> _TEXTO PROPORCIONADO_

.....

Acostumbramos a visualizar al hoplita griego como un guerrero cubierto de bronce de los pies a la cabeza, sobre la que porta —cómo no— un brillante casco corintio con un colorido penacho al aire. El gran escudo (llamado aspis) y la larga lanza (dory) completan una imagen más que icónica. Su formación cerrada, la falange, fue —bien lo sabemos— el terror de los persas. Y con ella dominaron durante siglos el fino arte de la guerra.
Posteriormente tanto macedonios como romanos tomaron prestada, y adaptaron, dicha formación militar. Hasta que nuevas épocas trajeron consigo nuevas formas de combatir. Pero no nos adelantemos.
Sabemos mucho en lo relativo a la evolución del armamento griego gracias a la Arqueología. Y, por supuesto, autores clásicos como Heródoto o Tucídides nos narraron con gran épica las más grandes batallas en las que participaron estos guerreros de bronce; pero aquello dista mucho de la concepción original de este tipo de lucha, que surgió, quizás, alrededor de ocho siglos antes de nuestra era.
En aquellos primeros enfrentamientos, normalmente entre poleis vecinas, no se buscaba conquistar un territorio o frenar la política expansionista del enemigo (a excepción, claro está, del singular caso espartano). El hoplita no era tampoco un soldado, se trataba normalmente de un simple campesino o, más a menudo, un terrateniente que tomaba las armas. Pero, ante todo, se consideraba a sí mismo un ciudadano. Y como tal, su labor principal era defender la patria —esto es, su ciudad— del enemigo de turno. Ni más ni menos. No obstante, su enemigo era habitualmente alguien con quien compartía lengua y cultura. Lejos quedaban esos míticos héroes homéricos, normalmente príncipes o reyes, que pelearon en Troya.

.....

> _FILAS PROPORCIONADAS_
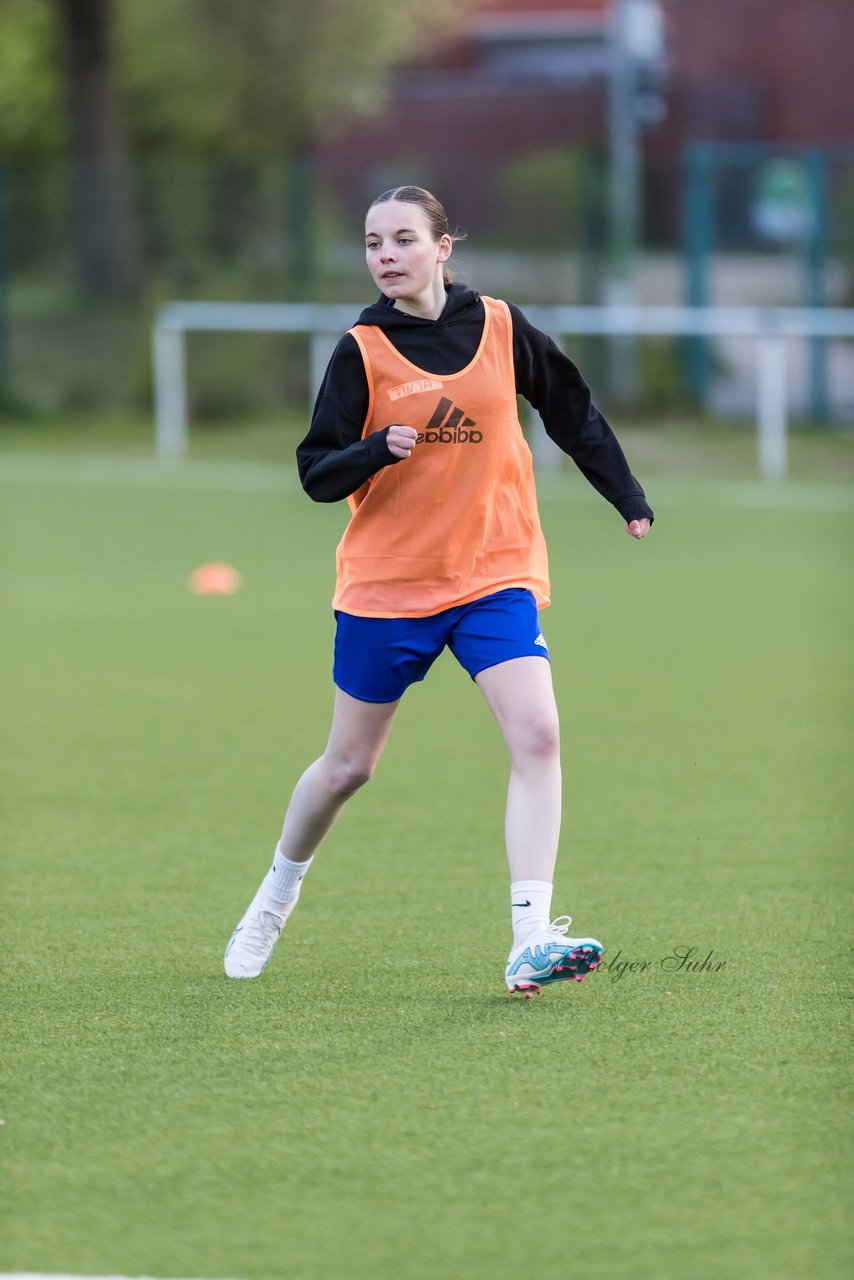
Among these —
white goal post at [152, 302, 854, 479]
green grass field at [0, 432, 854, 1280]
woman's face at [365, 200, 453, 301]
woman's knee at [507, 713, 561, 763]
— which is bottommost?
white goal post at [152, 302, 854, 479]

.....

> _OBJETIVOS_
**1.** Convierte en una lista el párrafo del texto sobre los hoplitas que empieza por "En aquellos primeros enfrentamientos", sin perder sus datos principales.
**2.** Prosigue el texto sobre los hoplitas a partir de su última oración.
Las filas no tienen relación con el texto sobre los hoplitas.

> _RESULTADOS_
**1.**
- En los primeros enfrentamientos, normalmente entre poleis vecinas, no se buscaba conquistar territorio ni frenar la expansión del enemigo, salvo en el caso espartano.
- El hoplita no era un soldado, sino por lo general un campesino o, más a menudo, un terrateniente que tomaba las armas.
- Se veía ante todo como ciudadano, y su labor principal era defender su ciudad.
- Su enemigo solía compartir con él lengua y cultura.
- Quedaba lejos de los héroes homéricos, normalmente príncipes o reyes, que lucharon en Troya.

**2.**
Estos ciudadanos armados no buscaban destruir a su oponente, sino simplemente resolver un conflicto concreto. Y, preferiblemente, con las menores bajas posibles, tanto en uno como en otro bando. Hablamos aproximadamente de unas pérdidas de un 5% en el bando vencedor y un 14% en el vencido (Krentz, 1985), lo que nos da una idea perfecta de dicha concepción «conservadora». Pero no solo eso, también se intentaba resolver dicho enfrentamiento en una única batalla, y así apartar de las labores agrícolas el menor tiempo posible a los combatientes.
Y como en todo lo ligado al campo, la ritualística era también algo esencial. Por alguna razón, en nuestra imagen mental de lo que era un combate hoplítico solemos olvidar la fuerte ritualidad a la que estaba ligada cada fase de la batalla. Conocemos bien la prohibición para los griegos de combatir durante ciertas fechas religiosas, así como la habitual tregua —de carácter sagrado— que se acordaba durante la celebración de los Juegos Olímpicos, pero aquellos no eran los únicos ritos que se llevaban a cabo.
Por lo general la lucha contaba con un primer paso ineludible: el desafío oficial de un bando al otro, y la consecuente aceptación de éste a plantarle batalla. No se atacaba por sorpresa si el oponente no estaba preparado. A veces, incluso, se llegaban a acuerdos previos para limitar el número de participantes, intentando con ello combatir en igualdad de condiciones. No debería causar sorpresa que también fuese habitual realizar sacrificios propiciatorios a los dioses antes del combate. Los peanes (cánticos previos a la batalla dirigidos a algún dios, normalmente a Apolo) parecen no surgir hasta el siglo V a. C., pero prácticamente desde el principio se contó con un auletes que marcase el ritmo de avance de la falange con su doble flauta.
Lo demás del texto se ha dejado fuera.